Hacker News

siva7 15 hours ago [ - ]

I can't shake of the feeling that Googles Deep Think Models are not really different models but just the old ones being run with higher number of parallel subagents, something you can do by yourself with their base model and opencode.

energy123 5 hours ago [ - ]

They could do it this way: generate 10 reasoning traces and then every N tokens they prune the 9 that have the lowest likelihood, and continue from the highest likelihood trace.

This is a form of task-agnostic test time search that is more general than multi agent parallel prompt harnesses.

10 traces makes sense because ChatGPT 5.2 Pro is 10x more expensive per token.

That's something you can't replicate without access to the network output pre token sampling.

Davidzheng 15 hours ago [ - ]

And after i do that, how do i combine the output of 1000 subagents into one output? (Im not being snarky here, i think it's a nontrivial problem)

mattlondon 14 hours ago [ - ]

You just pipe it to another agent to do the reduce step (i.e. fan-in) of the mapreduce (fan-out)

It's agents all the way down.

tifik 14 hours ago [ - ]

The idea is that each subagent is focused on a specific part of the problem and can use its entire context window for a more focused subtask than the overall one.

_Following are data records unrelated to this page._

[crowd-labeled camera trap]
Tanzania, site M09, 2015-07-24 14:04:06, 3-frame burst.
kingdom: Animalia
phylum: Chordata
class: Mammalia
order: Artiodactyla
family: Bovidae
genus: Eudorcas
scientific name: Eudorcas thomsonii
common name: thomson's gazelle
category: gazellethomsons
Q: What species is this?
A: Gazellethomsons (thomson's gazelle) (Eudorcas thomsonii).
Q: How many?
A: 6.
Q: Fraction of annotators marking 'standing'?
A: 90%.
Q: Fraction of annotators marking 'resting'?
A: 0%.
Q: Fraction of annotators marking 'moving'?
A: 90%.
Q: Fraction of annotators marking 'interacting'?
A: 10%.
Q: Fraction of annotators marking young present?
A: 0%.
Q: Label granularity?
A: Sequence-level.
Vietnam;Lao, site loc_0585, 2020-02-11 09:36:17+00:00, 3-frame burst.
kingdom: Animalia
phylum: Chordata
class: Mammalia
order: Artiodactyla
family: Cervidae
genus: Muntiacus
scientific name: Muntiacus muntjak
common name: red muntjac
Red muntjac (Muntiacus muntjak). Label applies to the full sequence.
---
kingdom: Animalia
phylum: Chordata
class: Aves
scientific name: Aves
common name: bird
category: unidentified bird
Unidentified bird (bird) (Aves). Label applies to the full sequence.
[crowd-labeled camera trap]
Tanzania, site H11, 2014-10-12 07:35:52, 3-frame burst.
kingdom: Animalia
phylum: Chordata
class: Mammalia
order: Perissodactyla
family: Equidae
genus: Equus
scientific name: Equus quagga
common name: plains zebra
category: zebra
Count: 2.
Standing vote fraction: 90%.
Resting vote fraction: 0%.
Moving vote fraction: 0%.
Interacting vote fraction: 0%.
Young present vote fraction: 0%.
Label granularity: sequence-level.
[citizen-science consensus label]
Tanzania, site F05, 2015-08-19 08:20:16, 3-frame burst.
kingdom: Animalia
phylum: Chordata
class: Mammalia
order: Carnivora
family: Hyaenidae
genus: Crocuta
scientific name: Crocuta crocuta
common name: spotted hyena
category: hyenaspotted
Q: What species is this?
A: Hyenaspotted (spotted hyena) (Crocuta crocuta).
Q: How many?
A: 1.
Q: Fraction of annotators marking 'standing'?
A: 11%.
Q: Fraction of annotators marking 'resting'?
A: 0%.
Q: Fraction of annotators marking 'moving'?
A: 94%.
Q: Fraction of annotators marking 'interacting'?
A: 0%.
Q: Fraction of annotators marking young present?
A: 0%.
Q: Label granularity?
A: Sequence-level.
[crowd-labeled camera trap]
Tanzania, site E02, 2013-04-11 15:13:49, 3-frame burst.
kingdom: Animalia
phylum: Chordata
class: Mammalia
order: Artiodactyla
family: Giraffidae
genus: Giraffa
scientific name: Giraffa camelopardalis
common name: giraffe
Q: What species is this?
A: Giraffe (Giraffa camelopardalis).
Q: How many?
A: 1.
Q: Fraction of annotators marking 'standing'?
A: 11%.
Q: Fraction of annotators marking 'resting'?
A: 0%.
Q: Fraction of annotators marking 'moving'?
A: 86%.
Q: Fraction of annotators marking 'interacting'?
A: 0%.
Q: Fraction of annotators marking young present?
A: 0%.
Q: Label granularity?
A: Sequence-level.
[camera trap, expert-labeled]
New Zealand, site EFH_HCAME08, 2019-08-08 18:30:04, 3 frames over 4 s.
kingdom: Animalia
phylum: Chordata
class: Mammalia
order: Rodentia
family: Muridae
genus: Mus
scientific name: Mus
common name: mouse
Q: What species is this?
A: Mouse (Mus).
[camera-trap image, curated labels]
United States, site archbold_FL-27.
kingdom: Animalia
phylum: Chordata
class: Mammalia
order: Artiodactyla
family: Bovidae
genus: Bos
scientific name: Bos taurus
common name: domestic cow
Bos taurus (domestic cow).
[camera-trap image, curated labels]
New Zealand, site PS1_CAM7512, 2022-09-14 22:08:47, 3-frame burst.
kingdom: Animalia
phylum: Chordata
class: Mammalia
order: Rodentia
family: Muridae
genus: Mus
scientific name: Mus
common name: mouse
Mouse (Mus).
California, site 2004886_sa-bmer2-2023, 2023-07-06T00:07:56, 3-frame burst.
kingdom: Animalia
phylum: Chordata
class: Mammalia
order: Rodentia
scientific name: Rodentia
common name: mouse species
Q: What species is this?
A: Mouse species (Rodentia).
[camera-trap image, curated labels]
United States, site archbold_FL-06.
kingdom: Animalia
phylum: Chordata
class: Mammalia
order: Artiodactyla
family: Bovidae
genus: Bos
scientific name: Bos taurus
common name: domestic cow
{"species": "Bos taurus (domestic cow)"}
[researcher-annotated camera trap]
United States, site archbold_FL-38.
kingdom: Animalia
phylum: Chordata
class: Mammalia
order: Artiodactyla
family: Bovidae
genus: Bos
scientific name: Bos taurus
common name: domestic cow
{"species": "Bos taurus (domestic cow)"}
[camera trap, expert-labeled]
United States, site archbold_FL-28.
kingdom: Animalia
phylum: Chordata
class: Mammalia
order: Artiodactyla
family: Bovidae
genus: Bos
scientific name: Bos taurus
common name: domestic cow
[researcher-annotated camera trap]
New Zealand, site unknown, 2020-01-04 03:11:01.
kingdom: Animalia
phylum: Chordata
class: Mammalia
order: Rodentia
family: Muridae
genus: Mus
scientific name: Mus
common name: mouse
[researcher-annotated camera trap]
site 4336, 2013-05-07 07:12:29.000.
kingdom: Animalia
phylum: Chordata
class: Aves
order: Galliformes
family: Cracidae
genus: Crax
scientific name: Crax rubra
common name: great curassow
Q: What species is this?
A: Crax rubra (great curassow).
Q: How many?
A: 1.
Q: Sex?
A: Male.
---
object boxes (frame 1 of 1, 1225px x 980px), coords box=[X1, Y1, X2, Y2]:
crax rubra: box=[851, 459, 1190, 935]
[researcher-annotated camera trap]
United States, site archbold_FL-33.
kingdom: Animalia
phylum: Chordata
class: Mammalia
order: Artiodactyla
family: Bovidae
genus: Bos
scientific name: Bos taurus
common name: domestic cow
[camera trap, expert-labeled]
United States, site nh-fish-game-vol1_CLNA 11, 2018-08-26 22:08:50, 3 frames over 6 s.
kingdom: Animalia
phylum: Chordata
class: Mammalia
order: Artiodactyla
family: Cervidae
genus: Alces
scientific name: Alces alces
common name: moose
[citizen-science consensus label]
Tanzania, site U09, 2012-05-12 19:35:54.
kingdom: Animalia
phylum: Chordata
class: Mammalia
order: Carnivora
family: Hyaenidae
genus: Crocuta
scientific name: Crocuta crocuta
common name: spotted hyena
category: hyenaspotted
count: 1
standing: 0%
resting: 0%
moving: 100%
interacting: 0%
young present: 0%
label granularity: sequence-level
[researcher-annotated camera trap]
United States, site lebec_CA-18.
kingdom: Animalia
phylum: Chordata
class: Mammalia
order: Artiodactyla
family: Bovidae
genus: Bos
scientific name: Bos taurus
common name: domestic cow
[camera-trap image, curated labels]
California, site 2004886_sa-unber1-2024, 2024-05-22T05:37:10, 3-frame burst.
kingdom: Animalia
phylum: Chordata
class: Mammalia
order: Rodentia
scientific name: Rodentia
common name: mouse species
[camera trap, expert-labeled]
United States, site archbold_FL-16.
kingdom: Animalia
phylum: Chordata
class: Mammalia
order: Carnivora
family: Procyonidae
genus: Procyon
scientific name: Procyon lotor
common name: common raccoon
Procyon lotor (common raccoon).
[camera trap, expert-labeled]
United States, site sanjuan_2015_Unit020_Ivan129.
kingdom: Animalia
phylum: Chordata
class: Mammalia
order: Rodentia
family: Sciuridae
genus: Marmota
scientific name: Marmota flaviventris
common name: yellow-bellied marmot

So ideally the results arent conflicting, they are complimentary. And you just have a system that merges them.. likely another agent.

int_19h 5 hours ago [ - ]

Claude Cowork does this by default and you can see how exactly it is coordinating them etc.

jonathanstrange 14 hours ago [ - ]

Start with 1024 and use half the number of agents each turn to distill the final result.